**What you have to do**
Pick each line that has "action" out of the records.

**Excerpted records**
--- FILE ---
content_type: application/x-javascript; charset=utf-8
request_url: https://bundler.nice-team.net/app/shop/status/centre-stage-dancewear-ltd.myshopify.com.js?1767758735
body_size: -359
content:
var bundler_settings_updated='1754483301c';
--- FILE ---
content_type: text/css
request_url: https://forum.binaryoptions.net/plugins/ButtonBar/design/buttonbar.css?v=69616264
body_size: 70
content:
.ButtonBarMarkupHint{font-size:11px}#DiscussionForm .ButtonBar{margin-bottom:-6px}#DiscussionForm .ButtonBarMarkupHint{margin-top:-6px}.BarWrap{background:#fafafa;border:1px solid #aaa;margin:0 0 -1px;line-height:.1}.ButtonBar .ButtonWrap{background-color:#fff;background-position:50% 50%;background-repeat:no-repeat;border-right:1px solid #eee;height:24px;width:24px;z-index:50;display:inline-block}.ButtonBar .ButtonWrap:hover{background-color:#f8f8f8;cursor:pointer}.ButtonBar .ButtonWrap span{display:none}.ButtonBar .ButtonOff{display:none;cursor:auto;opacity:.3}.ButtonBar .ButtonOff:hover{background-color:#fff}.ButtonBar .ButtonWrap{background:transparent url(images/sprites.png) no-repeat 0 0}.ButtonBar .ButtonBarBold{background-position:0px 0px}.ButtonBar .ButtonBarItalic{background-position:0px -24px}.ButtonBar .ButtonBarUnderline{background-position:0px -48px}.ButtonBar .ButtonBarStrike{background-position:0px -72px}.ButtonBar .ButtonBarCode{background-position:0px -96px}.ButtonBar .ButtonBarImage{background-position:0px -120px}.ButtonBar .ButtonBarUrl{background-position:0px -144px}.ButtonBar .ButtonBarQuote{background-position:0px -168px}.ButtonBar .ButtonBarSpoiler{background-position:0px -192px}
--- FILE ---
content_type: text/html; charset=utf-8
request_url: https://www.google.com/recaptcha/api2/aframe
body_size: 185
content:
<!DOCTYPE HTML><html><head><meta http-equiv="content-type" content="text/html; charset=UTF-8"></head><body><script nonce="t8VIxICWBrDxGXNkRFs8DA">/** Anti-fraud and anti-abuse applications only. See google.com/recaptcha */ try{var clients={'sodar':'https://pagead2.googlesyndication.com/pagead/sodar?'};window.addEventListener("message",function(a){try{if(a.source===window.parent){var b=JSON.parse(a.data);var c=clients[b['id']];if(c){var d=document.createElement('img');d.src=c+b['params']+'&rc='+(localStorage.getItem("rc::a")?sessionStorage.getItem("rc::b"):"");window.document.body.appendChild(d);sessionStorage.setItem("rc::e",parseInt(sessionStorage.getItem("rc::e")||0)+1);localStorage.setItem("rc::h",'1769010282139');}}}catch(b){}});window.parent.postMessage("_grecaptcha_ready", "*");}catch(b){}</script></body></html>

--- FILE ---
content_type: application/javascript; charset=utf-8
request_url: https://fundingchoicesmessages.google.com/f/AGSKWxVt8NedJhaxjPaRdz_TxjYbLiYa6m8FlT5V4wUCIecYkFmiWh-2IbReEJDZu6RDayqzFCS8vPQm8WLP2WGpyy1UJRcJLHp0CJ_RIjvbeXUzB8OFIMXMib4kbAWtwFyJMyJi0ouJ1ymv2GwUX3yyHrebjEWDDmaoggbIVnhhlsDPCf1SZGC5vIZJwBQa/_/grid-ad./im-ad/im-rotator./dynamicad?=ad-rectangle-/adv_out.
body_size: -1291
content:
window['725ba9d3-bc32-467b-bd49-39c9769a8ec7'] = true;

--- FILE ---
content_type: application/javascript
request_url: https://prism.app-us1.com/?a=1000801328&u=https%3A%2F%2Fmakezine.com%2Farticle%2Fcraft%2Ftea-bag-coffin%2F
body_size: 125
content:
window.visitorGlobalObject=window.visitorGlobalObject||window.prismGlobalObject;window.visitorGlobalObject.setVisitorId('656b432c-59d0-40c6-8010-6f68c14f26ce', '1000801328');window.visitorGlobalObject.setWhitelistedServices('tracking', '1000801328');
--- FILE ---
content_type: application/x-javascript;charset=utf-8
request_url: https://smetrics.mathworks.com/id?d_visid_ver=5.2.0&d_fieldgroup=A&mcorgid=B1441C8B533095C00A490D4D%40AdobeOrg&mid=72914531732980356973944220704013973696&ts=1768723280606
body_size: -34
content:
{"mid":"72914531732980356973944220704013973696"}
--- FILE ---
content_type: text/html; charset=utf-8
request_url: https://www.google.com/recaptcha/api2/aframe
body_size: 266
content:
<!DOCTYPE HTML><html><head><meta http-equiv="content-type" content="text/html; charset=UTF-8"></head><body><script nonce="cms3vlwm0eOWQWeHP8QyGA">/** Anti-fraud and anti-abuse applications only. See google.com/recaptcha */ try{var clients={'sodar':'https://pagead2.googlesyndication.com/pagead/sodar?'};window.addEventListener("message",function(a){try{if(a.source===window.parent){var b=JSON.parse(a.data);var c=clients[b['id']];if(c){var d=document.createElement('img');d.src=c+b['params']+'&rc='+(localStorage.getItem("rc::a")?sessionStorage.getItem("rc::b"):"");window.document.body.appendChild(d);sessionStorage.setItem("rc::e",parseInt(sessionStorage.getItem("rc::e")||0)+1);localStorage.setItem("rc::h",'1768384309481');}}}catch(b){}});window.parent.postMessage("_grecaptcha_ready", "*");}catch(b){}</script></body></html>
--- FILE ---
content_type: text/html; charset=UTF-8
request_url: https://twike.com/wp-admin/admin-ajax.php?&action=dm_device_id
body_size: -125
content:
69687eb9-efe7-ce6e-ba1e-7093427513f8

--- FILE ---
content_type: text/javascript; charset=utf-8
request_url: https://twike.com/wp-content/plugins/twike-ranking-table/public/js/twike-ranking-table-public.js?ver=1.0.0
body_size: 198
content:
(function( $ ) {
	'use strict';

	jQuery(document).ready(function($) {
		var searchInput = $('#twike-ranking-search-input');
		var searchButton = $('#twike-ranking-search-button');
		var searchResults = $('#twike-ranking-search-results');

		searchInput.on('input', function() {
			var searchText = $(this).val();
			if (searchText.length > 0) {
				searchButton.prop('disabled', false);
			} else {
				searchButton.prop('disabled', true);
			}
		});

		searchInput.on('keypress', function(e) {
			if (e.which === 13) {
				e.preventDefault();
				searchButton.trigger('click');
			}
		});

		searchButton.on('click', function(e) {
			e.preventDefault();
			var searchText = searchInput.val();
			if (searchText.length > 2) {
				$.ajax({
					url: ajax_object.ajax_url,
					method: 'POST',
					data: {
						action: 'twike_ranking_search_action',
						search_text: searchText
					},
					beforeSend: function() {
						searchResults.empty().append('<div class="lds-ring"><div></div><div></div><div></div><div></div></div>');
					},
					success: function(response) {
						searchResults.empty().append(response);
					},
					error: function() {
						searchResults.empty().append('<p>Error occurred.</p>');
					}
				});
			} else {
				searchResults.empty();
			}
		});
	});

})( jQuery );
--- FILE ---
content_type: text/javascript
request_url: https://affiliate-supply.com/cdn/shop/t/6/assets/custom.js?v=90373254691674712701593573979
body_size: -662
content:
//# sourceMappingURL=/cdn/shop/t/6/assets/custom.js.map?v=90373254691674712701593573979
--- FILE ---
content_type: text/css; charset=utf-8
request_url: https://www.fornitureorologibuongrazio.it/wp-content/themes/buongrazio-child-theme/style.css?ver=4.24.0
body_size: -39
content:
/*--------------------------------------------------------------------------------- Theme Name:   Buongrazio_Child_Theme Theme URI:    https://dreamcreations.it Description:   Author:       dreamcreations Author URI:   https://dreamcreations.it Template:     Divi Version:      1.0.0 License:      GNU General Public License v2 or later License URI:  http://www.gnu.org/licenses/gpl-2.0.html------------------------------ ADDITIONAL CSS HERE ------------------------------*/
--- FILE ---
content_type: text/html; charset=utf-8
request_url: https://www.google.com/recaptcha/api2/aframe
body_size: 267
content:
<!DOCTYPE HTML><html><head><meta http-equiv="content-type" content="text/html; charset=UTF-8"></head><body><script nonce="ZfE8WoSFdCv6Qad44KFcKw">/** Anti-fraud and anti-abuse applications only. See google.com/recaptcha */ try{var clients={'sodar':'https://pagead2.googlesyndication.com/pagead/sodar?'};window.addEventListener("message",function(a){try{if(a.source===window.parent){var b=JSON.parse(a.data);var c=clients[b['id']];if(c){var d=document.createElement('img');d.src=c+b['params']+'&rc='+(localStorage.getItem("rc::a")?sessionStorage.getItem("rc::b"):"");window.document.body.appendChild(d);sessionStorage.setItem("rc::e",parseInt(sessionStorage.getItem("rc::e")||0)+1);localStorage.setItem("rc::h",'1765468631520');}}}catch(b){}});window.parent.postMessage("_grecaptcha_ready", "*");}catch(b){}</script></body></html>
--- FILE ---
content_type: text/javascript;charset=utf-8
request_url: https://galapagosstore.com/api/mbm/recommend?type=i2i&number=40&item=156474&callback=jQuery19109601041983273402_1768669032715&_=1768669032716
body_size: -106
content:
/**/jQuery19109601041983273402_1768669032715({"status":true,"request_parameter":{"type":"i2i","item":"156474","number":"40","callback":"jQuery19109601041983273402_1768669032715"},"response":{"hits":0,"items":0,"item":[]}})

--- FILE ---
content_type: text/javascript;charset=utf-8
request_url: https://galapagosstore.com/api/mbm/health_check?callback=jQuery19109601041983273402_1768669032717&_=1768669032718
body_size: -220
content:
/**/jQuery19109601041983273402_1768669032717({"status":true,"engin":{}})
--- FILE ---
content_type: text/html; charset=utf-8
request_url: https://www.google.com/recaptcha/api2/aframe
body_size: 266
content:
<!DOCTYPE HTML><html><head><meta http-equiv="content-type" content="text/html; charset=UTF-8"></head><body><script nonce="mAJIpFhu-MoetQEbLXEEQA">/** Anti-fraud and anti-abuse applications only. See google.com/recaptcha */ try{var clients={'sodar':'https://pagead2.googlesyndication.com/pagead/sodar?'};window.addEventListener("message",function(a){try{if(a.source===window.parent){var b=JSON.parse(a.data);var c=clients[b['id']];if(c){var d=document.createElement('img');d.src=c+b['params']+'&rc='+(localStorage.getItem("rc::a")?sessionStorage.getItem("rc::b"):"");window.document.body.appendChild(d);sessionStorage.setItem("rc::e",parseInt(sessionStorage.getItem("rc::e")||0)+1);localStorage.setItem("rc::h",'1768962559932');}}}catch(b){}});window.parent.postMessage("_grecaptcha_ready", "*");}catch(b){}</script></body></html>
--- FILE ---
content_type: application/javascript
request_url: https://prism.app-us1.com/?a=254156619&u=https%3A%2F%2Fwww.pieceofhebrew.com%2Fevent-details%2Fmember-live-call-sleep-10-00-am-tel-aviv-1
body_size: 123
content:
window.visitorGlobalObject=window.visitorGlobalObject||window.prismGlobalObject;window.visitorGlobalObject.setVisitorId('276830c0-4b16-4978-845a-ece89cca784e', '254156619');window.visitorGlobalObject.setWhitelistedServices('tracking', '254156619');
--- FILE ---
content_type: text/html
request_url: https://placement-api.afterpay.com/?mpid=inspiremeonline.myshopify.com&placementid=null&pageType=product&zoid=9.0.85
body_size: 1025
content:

**The answer**
request_url: https://twike.com/wp-admin/admin-ajax.php?&action=dm_device_id
						action: 'twike_ranking_search_action',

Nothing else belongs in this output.